Era irônico. A face má de seu irmão havia provavelmente dominado a boa por treze anos, para simplesmente ser morta no final. Morta por aquele que fora seu hospedeiro.

- Dragão Marinho, senhor, não é por nada, mas precisamos agir contra os Cavaleiros de Atena agora que estão enfraquecidos.

- Eu sei! Escute, vá colocando os soldados e os marinas em sinal de alerta, enquanto eu vou planejar algo a esse respeito. Nada pode ser posto em ação sem que pensemos antes. Não quero ser incomodado em hipótese alguma, está me ouvindo?

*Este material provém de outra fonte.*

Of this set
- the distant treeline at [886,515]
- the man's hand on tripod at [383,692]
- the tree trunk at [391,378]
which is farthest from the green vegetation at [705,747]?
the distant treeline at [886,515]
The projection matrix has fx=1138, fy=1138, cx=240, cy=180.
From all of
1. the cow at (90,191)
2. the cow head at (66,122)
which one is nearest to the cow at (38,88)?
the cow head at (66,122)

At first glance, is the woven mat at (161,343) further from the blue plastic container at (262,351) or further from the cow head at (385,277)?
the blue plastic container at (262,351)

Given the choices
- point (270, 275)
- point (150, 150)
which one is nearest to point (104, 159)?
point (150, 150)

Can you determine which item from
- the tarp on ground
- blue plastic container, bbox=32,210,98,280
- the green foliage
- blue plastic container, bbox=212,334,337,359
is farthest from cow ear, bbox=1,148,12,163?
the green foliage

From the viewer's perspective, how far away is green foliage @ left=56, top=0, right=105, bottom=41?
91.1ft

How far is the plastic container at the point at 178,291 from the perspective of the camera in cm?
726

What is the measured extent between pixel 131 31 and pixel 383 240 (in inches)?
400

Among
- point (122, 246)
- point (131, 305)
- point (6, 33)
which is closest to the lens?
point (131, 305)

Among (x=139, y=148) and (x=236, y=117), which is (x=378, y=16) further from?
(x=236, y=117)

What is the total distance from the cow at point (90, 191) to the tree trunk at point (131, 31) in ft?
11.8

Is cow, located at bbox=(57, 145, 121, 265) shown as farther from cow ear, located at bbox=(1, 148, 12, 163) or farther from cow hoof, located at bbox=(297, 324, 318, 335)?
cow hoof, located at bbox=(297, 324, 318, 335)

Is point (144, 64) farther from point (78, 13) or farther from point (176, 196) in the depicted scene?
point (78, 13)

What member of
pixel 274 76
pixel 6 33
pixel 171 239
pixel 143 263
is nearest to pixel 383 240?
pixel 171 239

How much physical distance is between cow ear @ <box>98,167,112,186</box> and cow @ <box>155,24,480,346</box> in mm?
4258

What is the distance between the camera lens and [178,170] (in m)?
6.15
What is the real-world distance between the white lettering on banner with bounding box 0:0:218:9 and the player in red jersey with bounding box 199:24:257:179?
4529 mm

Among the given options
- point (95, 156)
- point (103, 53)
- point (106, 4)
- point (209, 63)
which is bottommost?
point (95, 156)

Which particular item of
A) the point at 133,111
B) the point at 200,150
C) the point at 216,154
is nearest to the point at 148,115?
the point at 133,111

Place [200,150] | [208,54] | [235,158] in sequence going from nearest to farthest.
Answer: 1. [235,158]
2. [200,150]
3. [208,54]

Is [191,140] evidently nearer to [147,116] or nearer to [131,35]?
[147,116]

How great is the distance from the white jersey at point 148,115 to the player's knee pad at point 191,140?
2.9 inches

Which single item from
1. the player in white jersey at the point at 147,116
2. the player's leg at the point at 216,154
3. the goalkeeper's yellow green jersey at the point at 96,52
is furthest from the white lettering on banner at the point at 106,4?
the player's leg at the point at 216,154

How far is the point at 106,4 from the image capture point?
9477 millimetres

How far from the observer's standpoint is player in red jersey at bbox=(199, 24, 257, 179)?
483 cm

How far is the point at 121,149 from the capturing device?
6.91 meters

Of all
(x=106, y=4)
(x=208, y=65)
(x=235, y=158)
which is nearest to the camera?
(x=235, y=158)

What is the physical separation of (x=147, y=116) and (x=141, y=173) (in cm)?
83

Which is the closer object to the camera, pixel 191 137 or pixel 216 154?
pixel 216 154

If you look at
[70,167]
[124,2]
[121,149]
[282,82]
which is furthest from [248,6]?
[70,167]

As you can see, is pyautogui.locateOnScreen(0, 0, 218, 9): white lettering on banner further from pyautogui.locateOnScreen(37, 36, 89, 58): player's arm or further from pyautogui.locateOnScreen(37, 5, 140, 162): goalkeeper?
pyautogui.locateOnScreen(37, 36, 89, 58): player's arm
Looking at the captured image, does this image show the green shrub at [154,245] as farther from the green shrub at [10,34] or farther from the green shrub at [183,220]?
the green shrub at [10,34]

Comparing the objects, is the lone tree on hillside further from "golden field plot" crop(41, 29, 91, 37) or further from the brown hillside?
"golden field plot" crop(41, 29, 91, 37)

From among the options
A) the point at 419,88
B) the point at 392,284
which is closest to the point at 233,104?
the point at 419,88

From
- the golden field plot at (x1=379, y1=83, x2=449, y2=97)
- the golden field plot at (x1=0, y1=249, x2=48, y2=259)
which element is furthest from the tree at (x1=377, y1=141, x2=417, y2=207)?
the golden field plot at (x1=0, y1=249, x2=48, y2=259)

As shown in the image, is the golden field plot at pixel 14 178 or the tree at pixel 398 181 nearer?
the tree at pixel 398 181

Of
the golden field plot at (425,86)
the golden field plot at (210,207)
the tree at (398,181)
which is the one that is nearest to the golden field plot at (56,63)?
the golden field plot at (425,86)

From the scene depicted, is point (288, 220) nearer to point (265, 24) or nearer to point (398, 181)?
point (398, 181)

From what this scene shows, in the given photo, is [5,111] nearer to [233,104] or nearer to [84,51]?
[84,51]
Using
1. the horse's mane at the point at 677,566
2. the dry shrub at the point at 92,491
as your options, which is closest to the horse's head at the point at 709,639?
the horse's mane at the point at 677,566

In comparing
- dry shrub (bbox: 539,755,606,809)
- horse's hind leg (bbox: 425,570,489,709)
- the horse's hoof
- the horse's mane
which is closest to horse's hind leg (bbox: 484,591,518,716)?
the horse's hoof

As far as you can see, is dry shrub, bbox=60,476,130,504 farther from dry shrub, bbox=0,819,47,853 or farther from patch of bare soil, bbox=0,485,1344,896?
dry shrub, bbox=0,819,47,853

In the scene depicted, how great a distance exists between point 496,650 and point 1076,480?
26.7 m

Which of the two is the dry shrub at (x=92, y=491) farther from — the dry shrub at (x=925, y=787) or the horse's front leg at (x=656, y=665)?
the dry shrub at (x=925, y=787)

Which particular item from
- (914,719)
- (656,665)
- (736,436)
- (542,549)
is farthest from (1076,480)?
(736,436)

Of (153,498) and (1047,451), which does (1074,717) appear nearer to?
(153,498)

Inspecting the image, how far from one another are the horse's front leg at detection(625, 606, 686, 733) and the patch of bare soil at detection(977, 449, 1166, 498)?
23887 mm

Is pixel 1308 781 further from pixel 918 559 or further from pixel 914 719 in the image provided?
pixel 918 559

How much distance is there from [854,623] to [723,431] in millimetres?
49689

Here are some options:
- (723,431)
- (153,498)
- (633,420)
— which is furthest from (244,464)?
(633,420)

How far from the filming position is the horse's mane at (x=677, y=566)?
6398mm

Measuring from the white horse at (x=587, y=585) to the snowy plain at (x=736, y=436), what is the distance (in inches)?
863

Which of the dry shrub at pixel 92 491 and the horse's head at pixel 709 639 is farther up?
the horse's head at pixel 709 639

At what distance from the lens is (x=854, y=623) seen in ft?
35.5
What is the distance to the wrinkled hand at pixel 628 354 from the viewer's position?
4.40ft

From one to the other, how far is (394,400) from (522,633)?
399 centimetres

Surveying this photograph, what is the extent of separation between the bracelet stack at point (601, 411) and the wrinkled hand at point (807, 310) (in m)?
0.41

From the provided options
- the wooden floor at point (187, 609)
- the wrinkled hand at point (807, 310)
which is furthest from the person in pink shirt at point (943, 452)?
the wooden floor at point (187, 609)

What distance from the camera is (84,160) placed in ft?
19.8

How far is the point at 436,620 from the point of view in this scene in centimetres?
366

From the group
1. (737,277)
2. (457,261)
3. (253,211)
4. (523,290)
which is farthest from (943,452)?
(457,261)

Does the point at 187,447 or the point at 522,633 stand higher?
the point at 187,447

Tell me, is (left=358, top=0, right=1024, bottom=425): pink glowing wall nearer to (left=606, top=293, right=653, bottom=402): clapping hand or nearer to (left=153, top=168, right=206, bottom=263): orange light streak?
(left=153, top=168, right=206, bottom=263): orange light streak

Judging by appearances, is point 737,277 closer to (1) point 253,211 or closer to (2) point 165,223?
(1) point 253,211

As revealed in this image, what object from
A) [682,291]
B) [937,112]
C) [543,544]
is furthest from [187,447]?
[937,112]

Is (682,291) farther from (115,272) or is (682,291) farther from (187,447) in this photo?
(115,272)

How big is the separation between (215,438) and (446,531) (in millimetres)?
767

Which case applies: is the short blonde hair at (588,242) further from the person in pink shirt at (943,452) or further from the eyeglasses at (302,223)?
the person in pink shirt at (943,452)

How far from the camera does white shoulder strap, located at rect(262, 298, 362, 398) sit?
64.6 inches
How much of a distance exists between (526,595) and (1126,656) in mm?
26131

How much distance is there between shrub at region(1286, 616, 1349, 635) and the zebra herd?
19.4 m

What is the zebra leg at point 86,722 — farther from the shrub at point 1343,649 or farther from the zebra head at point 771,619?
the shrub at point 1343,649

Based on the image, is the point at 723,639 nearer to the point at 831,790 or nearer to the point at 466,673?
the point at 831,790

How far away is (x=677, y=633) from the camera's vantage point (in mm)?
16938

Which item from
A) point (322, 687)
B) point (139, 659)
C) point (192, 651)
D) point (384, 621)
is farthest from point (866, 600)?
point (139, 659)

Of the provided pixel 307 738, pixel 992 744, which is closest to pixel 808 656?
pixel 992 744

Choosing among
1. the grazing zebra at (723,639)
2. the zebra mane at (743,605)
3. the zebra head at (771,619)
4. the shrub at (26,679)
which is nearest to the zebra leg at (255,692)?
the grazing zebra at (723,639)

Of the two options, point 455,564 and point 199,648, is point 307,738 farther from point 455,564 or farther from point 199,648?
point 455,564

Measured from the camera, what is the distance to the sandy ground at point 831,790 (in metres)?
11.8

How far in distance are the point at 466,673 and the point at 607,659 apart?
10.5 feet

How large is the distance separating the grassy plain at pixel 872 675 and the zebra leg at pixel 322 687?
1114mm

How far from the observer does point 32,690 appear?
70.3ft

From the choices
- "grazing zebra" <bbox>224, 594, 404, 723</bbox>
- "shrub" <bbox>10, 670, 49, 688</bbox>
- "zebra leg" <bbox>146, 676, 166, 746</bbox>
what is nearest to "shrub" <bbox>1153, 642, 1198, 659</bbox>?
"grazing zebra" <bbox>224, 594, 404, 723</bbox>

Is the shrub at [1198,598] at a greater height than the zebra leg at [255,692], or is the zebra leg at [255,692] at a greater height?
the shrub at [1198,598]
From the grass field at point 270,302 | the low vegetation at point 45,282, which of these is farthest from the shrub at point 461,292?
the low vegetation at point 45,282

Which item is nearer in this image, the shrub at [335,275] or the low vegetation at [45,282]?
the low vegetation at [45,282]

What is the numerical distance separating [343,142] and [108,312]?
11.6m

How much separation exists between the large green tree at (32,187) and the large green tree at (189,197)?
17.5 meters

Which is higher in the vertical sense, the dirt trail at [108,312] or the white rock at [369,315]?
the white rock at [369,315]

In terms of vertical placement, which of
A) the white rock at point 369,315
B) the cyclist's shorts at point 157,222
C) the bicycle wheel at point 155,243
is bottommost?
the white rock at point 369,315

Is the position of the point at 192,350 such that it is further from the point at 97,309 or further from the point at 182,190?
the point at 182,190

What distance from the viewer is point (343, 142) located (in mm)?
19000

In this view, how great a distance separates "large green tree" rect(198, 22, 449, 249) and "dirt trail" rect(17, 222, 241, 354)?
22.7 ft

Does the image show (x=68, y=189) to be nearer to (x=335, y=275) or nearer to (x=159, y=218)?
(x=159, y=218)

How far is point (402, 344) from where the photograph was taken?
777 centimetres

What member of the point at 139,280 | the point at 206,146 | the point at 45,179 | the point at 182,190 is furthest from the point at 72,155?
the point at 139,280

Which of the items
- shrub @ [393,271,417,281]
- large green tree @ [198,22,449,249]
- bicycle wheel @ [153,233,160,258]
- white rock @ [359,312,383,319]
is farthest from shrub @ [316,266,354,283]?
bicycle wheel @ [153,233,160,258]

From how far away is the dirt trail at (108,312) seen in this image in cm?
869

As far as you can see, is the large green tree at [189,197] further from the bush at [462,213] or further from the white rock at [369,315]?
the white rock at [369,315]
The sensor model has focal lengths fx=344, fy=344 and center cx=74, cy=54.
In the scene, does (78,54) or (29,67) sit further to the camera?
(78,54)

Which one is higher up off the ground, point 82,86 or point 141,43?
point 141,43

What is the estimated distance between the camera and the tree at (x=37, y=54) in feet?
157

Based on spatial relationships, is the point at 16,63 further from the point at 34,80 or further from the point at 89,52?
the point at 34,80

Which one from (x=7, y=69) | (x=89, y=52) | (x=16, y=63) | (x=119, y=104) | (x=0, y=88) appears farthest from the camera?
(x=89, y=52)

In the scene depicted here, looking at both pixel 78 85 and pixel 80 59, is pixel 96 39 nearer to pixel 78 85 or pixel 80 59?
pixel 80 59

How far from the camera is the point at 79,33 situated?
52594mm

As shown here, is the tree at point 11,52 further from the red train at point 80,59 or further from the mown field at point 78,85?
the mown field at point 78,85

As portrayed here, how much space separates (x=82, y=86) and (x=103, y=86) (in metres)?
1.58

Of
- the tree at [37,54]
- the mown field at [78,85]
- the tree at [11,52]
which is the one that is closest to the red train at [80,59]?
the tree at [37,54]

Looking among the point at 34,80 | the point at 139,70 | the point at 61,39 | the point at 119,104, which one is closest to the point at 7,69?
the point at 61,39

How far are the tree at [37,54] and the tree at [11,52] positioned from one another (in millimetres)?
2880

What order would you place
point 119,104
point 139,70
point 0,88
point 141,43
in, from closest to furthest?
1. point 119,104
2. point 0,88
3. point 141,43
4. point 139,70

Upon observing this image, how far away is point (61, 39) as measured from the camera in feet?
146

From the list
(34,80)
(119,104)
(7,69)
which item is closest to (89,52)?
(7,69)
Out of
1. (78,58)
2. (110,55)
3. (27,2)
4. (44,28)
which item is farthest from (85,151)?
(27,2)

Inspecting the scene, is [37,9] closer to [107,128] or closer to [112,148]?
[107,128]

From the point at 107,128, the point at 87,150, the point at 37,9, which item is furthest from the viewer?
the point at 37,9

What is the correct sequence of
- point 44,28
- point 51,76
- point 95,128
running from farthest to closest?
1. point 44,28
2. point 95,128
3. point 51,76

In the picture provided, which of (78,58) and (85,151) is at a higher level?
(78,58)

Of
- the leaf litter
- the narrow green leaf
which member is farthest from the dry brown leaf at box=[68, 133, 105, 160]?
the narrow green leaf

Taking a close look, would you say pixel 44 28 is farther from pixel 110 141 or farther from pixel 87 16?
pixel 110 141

- Estou, General! Parto agora mesmo.

Tétis se foi enquanto Kanon voltava pesado a seus aposentos. Lá estando, contemplou os espelhos, cobertos com um pano branco por sua ordem desde que chegara. Não conseguia se mirar neles. Ainda não.

Tudo que faria por ora seria sair à janela e observar o firmamento marinho outra vez. Uma lágrima furtiva escapou de seus olhos, enquanto um nó apertava sua garganta até quase não poder respirar. Limpou a lágrima, aborrecido, querendo também enxotar o nó e não conseguindo.

Era engraçado... apesar do "céu" marinho ser diferente do firmamento comum, jamais soubera o porquê de ele não o consolar tanto quanto o primeiro. Apesar de haver o mar por cima, também era céu.

E ali, estando tão perto de ganhar o que sua ambição tanto lhe demandara; prestes a conquistar o poderia total como sempre ansiara; ali recostado à janela de seu suntuoso quarto de Intendente direto de Poseidon, descobriu finalmente o porquê.

Aquele "céu", à noite, não tinha uma única estrela que lhe sorrisse.